By combining (14) and (15), the following inequality is obtained:
equation (17) can be simplified as:
d>|w k -w k-1 | α (18)
By the formulas (16) and (18), the following inequality holds:
|w k+1 -w k |>|w k -w k-1 i type (19)
Formula (19) shows w k Not converged at w, and converged to w due to the countercheck method * And (5) a dot.
The weight decay constant delta is added in the formula (13), so the formula (13) can simplify the constraint formula for obtaining the momentum fractional order gradient descent algorithm:
wherein w is a parameter to be optimized, mu is a learning rate, k is the iteration number, alpha is the order of the fractional order, and m k Is the first order momentum, v k Is the second order momentum, epsilon is the minimum constant, and delta is the weight decay parameter.
Therefore, the momentum fractional gradient descent algorithm can converge to a real extreme point and can be used for optimizing the loss function of the neural network when w k+1 -w k When=0, the gradient no longer drops, the optimal point is reached, and the optimization is finished.
In some embodiments of the invention, referring to FIG. 1, the learning rate is 2e-3, the first order momentum is 0.9, the second order momentum is 0.999, the fractional order is 0.999, the minimum constant is 1e-7, and the weight decay parameter is 5e-3. The specific values of the above parameters can be selected according to the actual situation, and are not to be construed as limiting the invention.
In some embodiments of the present invention, referring to fig. 3 and 4, after the robot arm is controlled to perform reinforcement learning training according to the target image to grasp the target object, the method further includes the steps of: the grasping result and the rewarding rewards are determined. The model effect of the reinforcement learning model optimized by adopting the momentum fraction order gradient descent algorithm can be verified by testing the success rate of the mechanical arm grabbing and the return rewards. As shown in fig. 3 and 4, fig. 3 is a graph of the grasping result and fig. 4 is a graph of the rewards. In fig. 3, the x-axis is the training frequency, the y-axis is the grabbing result, the solid line represents the success rate of the mechanical arm grabbing the target object under the traditional Adam optimizer, and the dotted line represents the success rate of the mechanical arm grabbing the target object under the Adam (momentum fractional gradient descent algorithm) optimizer provided by the embodiment of the invention.

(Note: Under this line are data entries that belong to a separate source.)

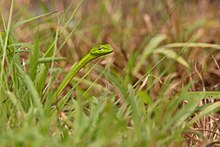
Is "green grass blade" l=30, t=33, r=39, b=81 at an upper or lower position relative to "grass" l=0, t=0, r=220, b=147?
upper

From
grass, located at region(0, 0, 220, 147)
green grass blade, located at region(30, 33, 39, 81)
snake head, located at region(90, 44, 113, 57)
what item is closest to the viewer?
grass, located at region(0, 0, 220, 147)

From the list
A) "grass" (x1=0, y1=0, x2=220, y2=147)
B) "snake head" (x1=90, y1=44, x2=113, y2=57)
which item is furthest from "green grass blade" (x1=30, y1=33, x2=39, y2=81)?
"snake head" (x1=90, y1=44, x2=113, y2=57)

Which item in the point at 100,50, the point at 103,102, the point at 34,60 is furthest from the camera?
the point at 100,50

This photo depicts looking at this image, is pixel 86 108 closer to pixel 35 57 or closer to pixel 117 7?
→ pixel 35 57

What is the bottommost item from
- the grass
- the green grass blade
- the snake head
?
the grass

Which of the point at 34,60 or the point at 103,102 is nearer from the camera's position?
the point at 103,102

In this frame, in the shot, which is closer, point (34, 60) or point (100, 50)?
point (34, 60)

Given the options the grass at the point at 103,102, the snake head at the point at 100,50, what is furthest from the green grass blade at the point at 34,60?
the snake head at the point at 100,50

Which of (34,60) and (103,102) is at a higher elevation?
(34,60)

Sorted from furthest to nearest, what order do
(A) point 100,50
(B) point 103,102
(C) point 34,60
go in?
(A) point 100,50 → (C) point 34,60 → (B) point 103,102

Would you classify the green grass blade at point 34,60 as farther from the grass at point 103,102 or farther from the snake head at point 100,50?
the snake head at point 100,50

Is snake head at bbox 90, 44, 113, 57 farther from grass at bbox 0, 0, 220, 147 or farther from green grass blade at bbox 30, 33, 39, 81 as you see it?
green grass blade at bbox 30, 33, 39, 81
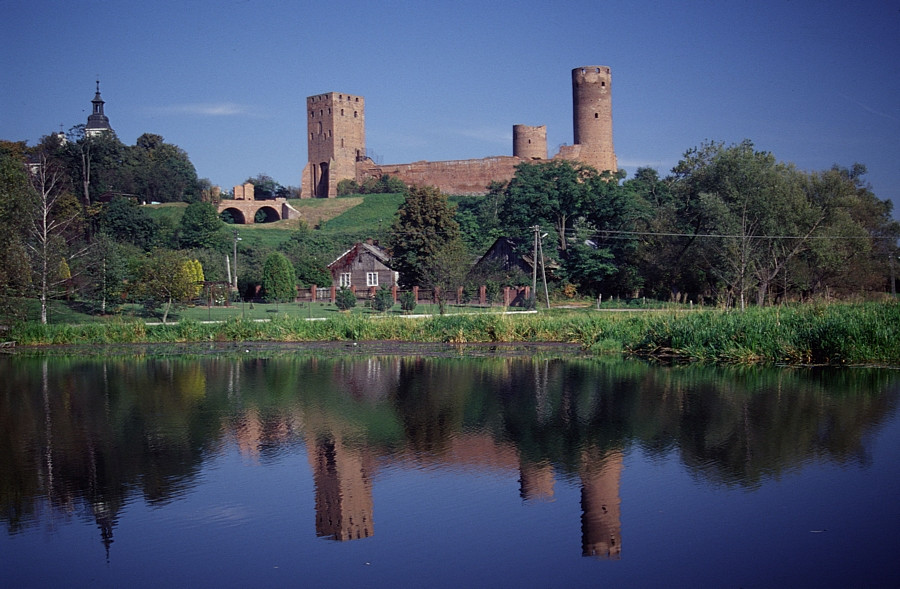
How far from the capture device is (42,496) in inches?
297

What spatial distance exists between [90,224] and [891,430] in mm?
43303

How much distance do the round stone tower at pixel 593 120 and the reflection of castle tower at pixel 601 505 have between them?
49410 mm

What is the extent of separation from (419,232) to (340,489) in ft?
86.1

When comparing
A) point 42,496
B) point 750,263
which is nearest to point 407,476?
point 42,496

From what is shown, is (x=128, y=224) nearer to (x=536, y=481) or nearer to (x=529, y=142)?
(x=529, y=142)

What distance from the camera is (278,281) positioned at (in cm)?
3259

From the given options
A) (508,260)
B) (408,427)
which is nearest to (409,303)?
(508,260)

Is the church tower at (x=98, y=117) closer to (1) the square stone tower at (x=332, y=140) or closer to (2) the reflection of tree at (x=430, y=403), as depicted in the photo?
(1) the square stone tower at (x=332, y=140)

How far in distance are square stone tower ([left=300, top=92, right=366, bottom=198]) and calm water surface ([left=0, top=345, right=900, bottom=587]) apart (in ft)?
179

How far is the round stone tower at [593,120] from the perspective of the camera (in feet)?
185

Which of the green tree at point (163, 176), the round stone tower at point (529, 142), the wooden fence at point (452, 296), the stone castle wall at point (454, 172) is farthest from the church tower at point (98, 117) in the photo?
the wooden fence at point (452, 296)

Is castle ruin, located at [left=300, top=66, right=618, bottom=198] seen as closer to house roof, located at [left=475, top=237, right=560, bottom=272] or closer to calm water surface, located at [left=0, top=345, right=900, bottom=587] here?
house roof, located at [left=475, top=237, right=560, bottom=272]

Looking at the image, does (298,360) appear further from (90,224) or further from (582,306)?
(90,224)

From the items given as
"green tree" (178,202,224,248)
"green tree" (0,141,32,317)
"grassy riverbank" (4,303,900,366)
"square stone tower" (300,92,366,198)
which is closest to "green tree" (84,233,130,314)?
"green tree" (0,141,32,317)
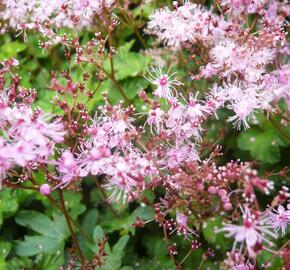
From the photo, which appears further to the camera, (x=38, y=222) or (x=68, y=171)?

In fig. 4, the x-axis is the training number, the y-axis is the rewarding reward, the solid line represents the rewarding reward obtained by the inverted pendulum under the traditional Adam optimizer, and the dotted line represents the rewarding reward obtained by the inverted pendulum under the foam (momentum fractional gradient descent algorithm) optimizer provided by the embodiment of the present invention. As can be seen from fig. 3 and fig. 4, the foam not only gives a larger rewarding prize to reinforcement learning, but also increases the success rate of the robot arm grasping the target object after the same round of training as compared with Adam.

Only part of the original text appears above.